▸ Assigned task:
No picture belongs in the copy. Repeat each line below exactly.

Records from a data collection:
-*-*-

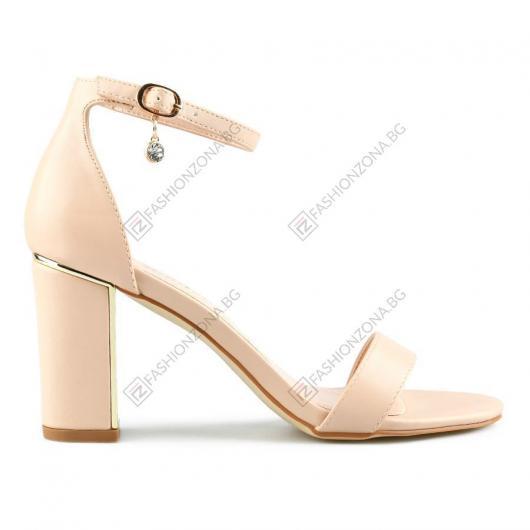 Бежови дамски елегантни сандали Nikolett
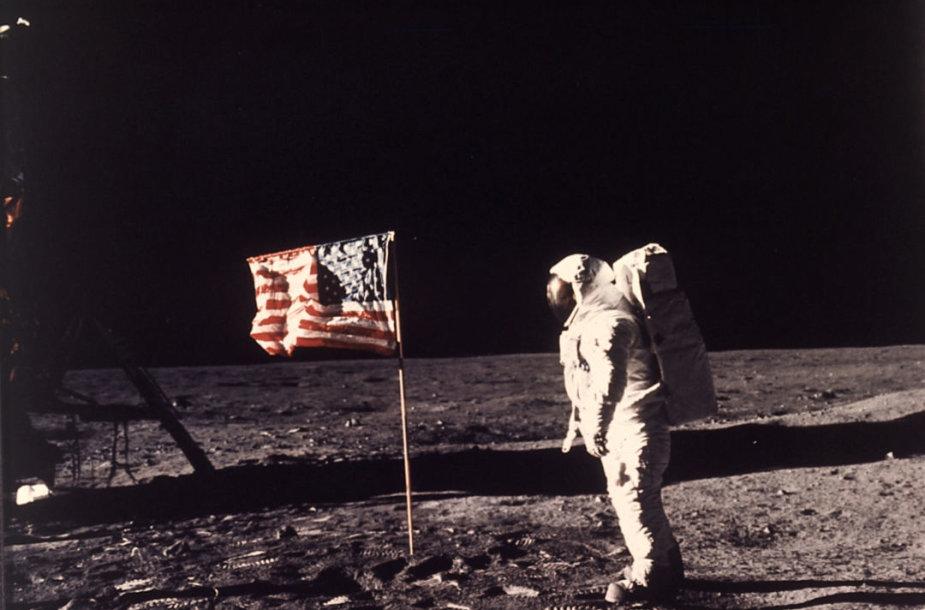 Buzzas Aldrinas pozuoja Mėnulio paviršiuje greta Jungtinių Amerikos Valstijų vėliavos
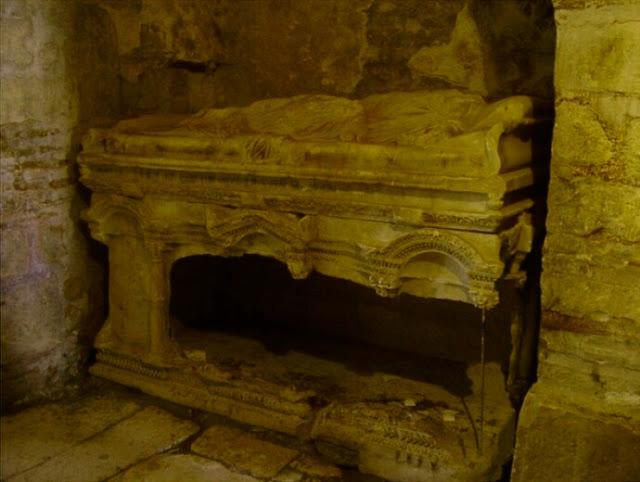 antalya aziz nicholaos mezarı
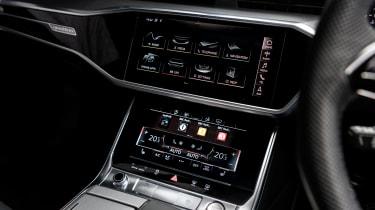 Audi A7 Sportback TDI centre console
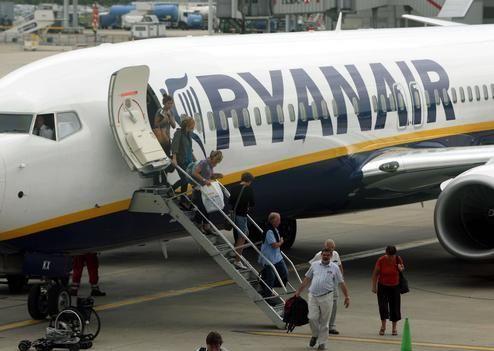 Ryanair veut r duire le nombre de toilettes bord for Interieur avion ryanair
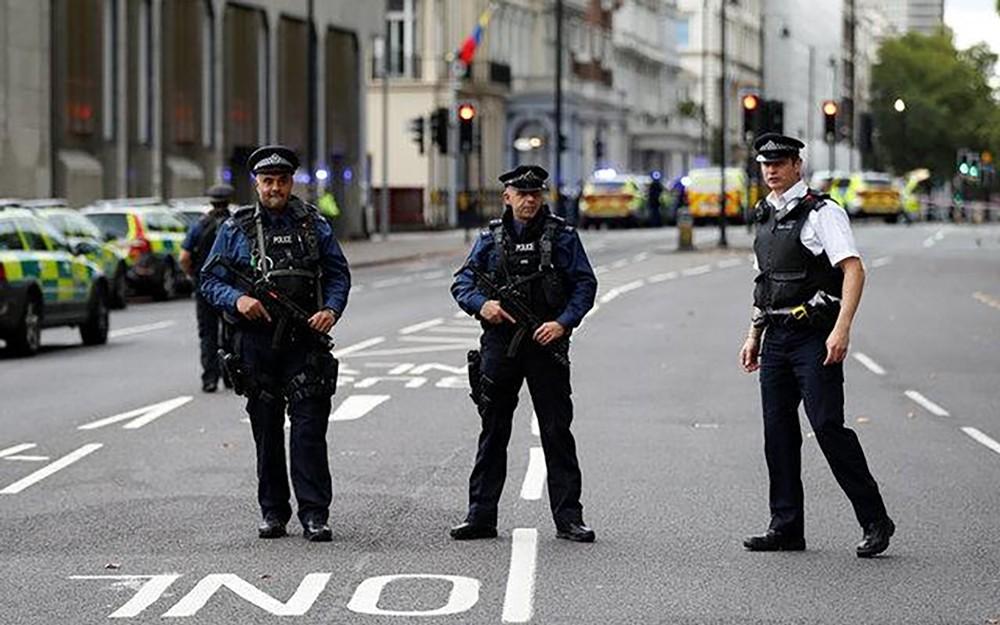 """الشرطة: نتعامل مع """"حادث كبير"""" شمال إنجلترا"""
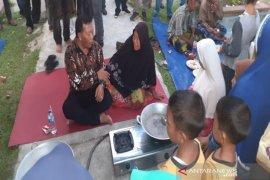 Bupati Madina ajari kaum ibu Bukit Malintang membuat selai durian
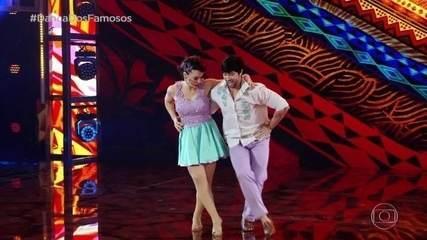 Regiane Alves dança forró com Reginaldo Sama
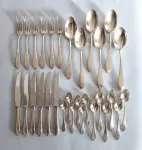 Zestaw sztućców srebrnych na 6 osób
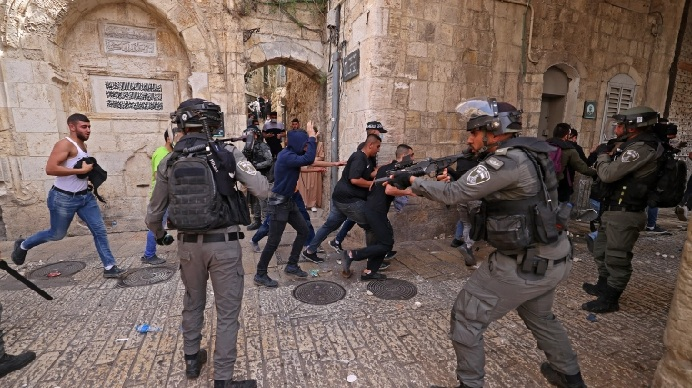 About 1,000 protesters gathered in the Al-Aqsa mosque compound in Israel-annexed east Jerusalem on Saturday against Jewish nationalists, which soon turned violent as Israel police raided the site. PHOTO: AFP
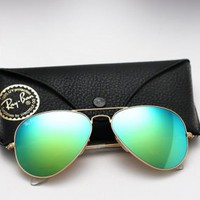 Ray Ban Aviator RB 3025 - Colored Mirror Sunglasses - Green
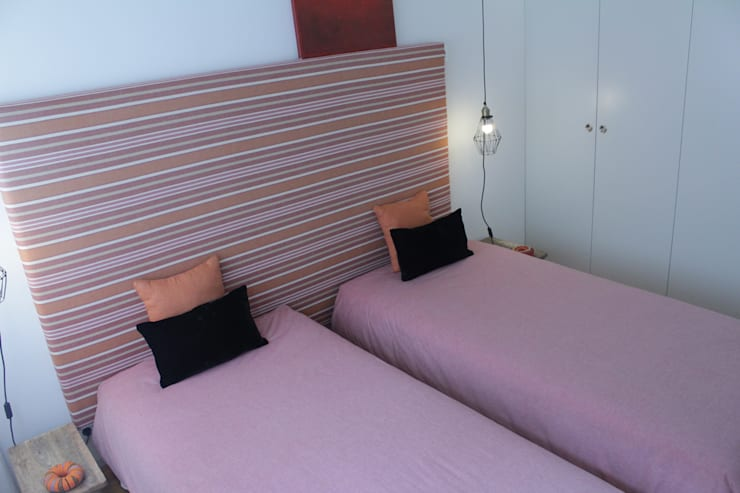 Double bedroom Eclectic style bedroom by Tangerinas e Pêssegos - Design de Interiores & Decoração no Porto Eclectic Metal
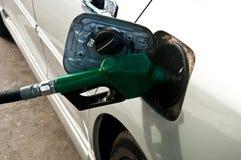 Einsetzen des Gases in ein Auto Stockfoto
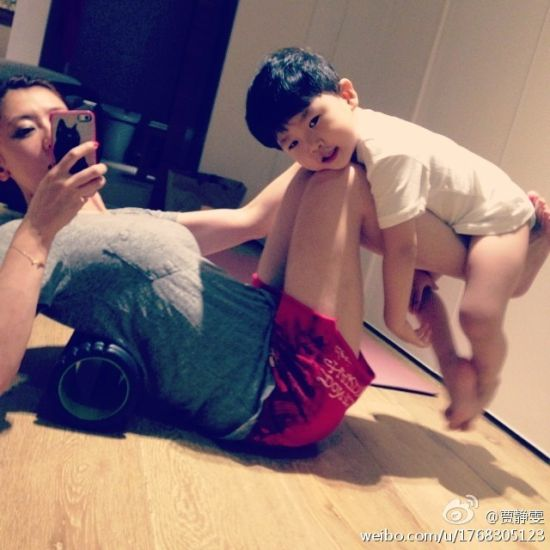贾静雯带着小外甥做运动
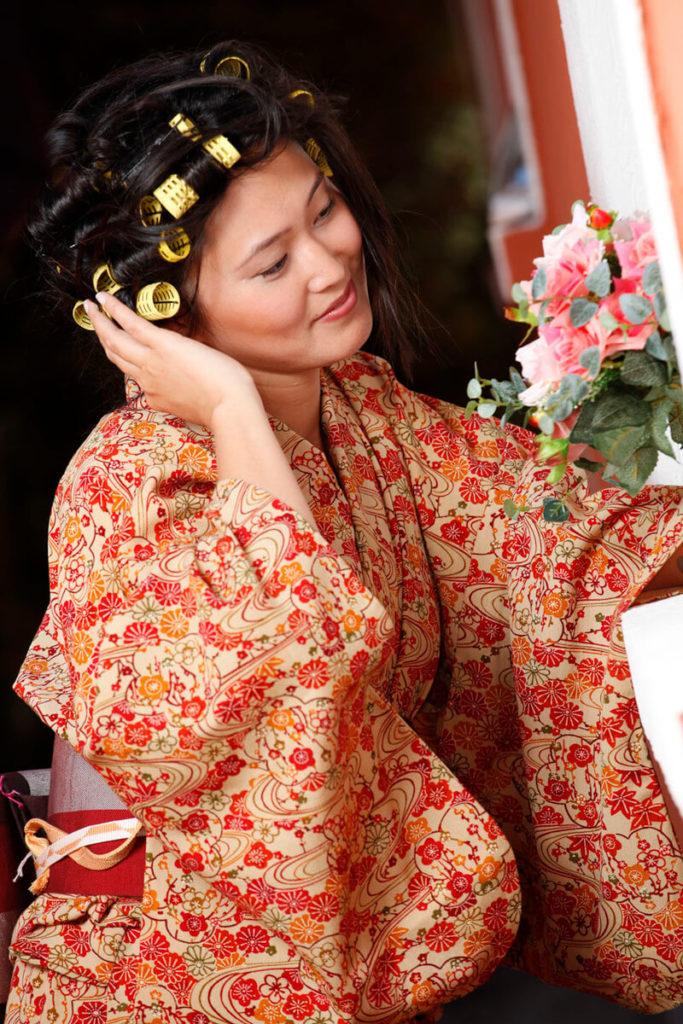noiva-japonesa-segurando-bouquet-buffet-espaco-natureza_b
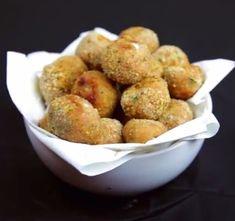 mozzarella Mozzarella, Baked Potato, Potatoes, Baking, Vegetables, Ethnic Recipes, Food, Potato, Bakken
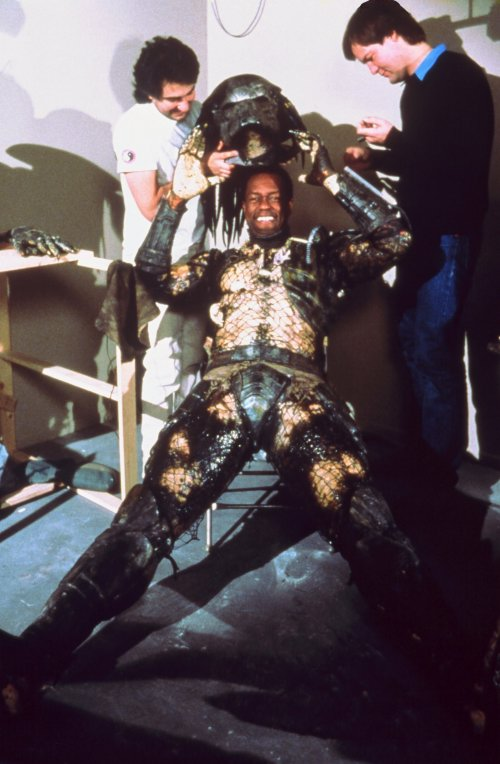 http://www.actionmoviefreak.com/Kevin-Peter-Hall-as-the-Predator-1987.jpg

-*-*-

▸ Answer to the problem:
 Бежови дамски елегантни сандали Nikolett
 Buzzas Aldrinas pozuoja Mėnulio paviršiuje greta Jungtinių Amerikos Valstijų vėliavos
 antalya aziz nicholaos mezarı
 Audi A7 Sportback TDI centre console
 Ryanair veut r duire le nombre de toilettes bord for Interieur avion ryanair
 """الشرطة: نتعامل مع """"حادث كبير"""" شمال إنجلترا"""
 Bupati Madina ajari kaum ibu Bukit Malintang membuat selai durian
 Regiane Alves dança forró com Reginaldo Sama
 Zestaw sztućców srebrnych na 6 osób
 About 1,000 protesters gathered in the Al-Aqsa mosque compound in Israel-annexed east Jerusalem on Saturday against Jewish nationalists, which soon turned violent as Israel police raided the site. PHOTO: AFP
 Ray Ban Aviator RB 3025 - Colored Mirror Sunglasses - Green
 Double bedroom Eclectic style bedroom by Tangerinas e Pêssegos - Design de Interiores & Decoração no Porto Eclectic Metal
 Einsetzen des Gases in ein Auto Stockfoto
贾静雯带着小外甥做运动
noiva-japonesa-segurando-bouquet-buffet-espaco-natureza_b
 mozzarella Mozzarella, Baked Potato, Potatoes, Baking, Vegetables, Ethnic Recipes, Food, Potato, Bakken
 http://www.actionmoviefreak.com/Kevin-Peter-Hall-as-the-Predator-1987.jpg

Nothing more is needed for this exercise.